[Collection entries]
—————
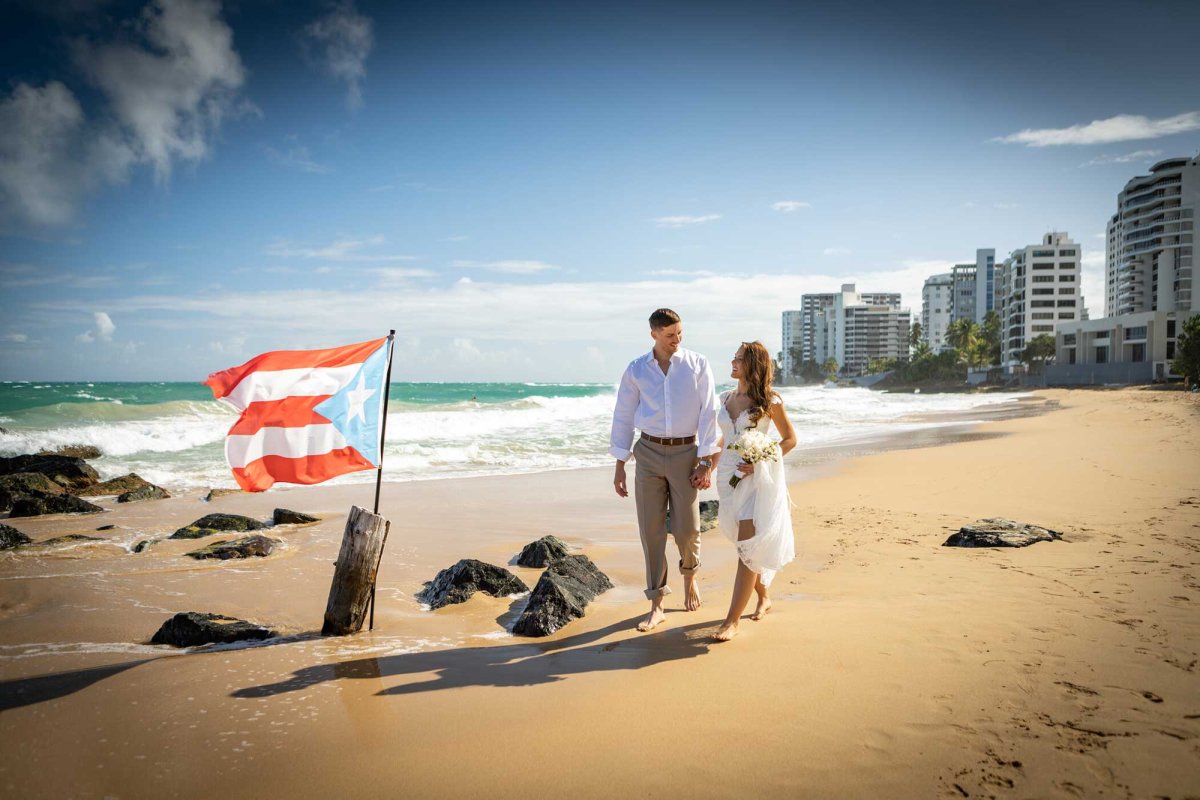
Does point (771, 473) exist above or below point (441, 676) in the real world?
above

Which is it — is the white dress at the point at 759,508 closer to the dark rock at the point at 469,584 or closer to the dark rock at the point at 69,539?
the dark rock at the point at 469,584

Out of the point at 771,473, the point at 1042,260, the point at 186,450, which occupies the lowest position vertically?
the point at 186,450

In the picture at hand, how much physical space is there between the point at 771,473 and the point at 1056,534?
4.69 meters

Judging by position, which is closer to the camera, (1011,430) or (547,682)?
(547,682)

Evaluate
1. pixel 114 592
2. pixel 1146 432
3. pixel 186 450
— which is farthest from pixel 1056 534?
pixel 186 450

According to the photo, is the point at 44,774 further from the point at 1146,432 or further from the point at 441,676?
the point at 1146,432

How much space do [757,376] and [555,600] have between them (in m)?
2.46

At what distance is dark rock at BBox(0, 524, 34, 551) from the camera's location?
8391mm

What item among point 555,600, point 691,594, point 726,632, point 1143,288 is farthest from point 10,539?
point 1143,288

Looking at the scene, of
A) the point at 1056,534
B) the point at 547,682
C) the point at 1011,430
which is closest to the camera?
the point at 547,682

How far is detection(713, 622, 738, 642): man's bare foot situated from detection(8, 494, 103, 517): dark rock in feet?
38.2

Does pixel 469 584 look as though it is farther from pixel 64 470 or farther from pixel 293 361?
pixel 64 470

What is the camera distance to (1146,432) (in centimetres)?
1877

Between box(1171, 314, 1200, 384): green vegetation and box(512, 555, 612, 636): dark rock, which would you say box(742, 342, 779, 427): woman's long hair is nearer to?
box(512, 555, 612, 636): dark rock
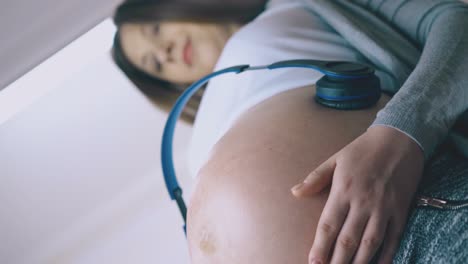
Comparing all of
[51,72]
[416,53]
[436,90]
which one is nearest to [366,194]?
[436,90]

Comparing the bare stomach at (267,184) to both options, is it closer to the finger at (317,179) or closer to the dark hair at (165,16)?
the finger at (317,179)

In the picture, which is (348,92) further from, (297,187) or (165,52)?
(165,52)

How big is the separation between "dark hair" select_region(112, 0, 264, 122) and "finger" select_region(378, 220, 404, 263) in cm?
77

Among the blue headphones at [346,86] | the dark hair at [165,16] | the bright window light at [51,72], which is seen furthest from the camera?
the dark hair at [165,16]

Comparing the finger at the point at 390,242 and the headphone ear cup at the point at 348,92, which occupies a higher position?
the headphone ear cup at the point at 348,92

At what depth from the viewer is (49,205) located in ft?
3.90

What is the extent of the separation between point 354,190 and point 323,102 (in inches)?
7.6

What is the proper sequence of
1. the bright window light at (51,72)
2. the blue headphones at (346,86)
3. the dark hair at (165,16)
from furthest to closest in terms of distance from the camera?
the dark hair at (165,16) → the bright window light at (51,72) → the blue headphones at (346,86)

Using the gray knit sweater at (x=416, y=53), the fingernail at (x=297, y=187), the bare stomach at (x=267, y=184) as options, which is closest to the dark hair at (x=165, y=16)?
the gray knit sweater at (x=416, y=53)

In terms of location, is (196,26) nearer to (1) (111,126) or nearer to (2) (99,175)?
(1) (111,126)

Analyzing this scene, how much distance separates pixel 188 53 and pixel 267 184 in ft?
2.20

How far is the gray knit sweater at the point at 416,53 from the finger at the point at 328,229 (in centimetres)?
12

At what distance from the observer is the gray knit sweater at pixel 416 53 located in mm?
596

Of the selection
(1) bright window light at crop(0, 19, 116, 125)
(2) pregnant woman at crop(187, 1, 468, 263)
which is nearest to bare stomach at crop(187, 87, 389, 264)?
(2) pregnant woman at crop(187, 1, 468, 263)
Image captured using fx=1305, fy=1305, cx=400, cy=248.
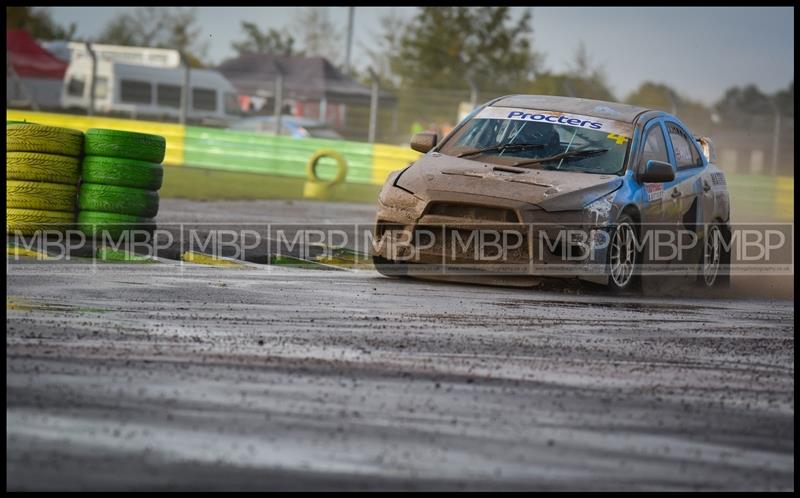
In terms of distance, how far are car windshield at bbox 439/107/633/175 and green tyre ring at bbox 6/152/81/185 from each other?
3.21 meters

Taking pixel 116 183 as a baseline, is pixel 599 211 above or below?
below

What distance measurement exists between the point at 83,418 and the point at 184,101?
25.2 m

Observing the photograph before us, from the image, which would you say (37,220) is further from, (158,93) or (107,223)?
(158,93)

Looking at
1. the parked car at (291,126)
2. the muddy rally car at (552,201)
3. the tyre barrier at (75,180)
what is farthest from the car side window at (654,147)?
the parked car at (291,126)

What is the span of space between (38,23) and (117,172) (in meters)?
82.5

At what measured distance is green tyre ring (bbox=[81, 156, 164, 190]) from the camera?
36.4ft

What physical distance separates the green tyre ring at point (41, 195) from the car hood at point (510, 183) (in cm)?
299

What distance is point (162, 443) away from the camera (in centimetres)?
447

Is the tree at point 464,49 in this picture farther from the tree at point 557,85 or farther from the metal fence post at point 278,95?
the metal fence post at point 278,95

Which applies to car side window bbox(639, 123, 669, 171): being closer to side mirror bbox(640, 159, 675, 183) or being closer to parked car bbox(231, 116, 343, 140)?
side mirror bbox(640, 159, 675, 183)

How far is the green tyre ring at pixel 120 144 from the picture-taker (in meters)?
11.1

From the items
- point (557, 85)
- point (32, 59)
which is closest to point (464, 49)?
point (557, 85)

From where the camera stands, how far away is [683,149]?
1162 cm
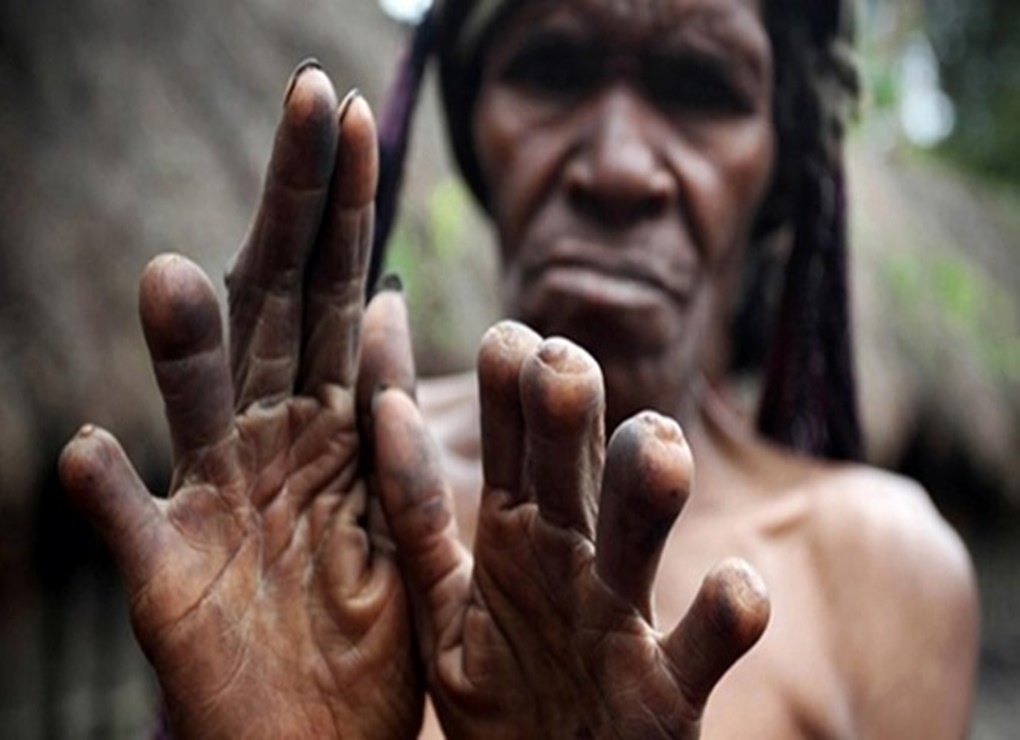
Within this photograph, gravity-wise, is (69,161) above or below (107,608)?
above

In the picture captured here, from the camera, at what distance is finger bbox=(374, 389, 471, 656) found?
107 cm

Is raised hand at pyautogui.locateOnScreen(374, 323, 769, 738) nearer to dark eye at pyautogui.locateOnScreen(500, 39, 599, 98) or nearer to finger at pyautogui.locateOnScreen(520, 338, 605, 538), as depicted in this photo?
finger at pyautogui.locateOnScreen(520, 338, 605, 538)

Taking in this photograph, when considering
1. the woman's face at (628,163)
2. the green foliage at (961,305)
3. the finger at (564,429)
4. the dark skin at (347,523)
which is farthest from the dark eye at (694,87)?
the green foliage at (961,305)

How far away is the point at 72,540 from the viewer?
3354 millimetres

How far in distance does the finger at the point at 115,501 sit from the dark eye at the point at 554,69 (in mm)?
728

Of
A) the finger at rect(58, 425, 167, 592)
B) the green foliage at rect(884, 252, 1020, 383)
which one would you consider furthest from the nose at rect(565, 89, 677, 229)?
the green foliage at rect(884, 252, 1020, 383)

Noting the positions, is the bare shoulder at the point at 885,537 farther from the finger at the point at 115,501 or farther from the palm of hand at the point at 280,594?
the finger at the point at 115,501

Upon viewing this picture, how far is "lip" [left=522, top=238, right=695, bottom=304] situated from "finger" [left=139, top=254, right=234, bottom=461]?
0.46 metres

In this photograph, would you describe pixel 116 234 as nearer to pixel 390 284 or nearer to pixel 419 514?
pixel 390 284

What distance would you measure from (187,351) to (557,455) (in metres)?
0.32

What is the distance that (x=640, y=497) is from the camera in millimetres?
821

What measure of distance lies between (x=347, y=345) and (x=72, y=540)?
2.53m

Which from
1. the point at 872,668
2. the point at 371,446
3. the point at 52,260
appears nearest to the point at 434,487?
the point at 371,446

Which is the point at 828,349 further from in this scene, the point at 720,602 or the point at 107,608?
the point at 107,608
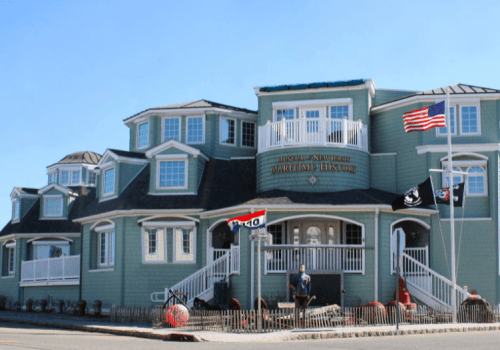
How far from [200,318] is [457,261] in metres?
11.8

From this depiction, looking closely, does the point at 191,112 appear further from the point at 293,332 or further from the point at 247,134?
the point at 293,332

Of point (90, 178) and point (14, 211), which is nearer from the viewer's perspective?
point (14, 211)

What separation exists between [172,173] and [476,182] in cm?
1282

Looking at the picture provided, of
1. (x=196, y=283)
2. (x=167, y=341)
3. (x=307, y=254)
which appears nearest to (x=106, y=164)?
(x=196, y=283)

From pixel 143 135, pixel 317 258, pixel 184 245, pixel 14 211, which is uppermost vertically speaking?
pixel 143 135

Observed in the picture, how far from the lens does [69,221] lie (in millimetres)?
41000

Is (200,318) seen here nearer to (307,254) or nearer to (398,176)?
(307,254)

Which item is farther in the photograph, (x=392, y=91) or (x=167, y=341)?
(x=392, y=91)

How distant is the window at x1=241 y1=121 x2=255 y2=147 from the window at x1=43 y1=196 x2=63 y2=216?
13464mm

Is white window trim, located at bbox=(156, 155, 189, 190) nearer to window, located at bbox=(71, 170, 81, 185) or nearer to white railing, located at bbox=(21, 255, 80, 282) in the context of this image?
white railing, located at bbox=(21, 255, 80, 282)

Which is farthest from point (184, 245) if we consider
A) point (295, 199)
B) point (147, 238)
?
point (295, 199)

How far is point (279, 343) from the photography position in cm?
1716

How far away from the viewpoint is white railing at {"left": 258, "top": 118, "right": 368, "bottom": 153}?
28.8 m

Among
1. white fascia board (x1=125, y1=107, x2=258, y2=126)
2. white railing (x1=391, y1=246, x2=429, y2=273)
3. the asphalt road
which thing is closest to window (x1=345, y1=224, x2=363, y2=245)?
white railing (x1=391, y1=246, x2=429, y2=273)
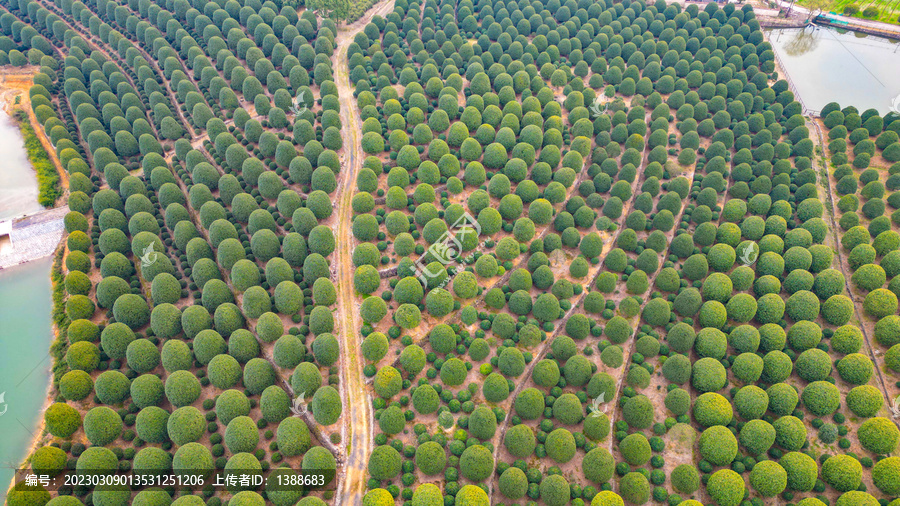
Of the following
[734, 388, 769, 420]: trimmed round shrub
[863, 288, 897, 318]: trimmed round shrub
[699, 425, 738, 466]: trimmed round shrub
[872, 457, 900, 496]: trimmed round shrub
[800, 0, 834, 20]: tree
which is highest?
[800, 0, 834, 20]: tree

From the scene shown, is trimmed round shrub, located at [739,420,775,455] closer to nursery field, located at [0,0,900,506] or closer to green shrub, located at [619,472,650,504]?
nursery field, located at [0,0,900,506]

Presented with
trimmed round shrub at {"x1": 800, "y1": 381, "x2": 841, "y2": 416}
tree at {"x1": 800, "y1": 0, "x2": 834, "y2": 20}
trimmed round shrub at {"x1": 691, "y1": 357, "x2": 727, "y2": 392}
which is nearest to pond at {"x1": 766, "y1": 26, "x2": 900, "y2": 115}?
tree at {"x1": 800, "y1": 0, "x2": 834, "y2": 20}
—————
**THE PROBLEM:** Retype only the lines running from the line with "Of the following" to the end of the listing, including both of those lines.

**WRITTEN ANSWER:**
Of the following
[734, 388, 769, 420]: trimmed round shrub
[863, 288, 897, 318]: trimmed round shrub
[699, 425, 738, 466]: trimmed round shrub
[872, 457, 900, 496]: trimmed round shrub
[800, 0, 834, 20]: tree
which is highest?
[800, 0, 834, 20]: tree

From the scene shown, is trimmed round shrub, located at [739,420,775,455] closer to nursery field, located at [0,0,900,506] or closer to green shrub, located at [619,472,650,504]?
nursery field, located at [0,0,900,506]

Presented with
trimmed round shrub at {"x1": 800, "y1": 381, "x2": 841, "y2": 416}
tree at {"x1": 800, "y1": 0, "x2": 834, "y2": 20}
trimmed round shrub at {"x1": 691, "y1": 357, "x2": 727, "y2": 392}
which is nearest to pond at {"x1": 766, "y1": 26, "x2": 900, "y2": 115}?
tree at {"x1": 800, "y1": 0, "x2": 834, "y2": 20}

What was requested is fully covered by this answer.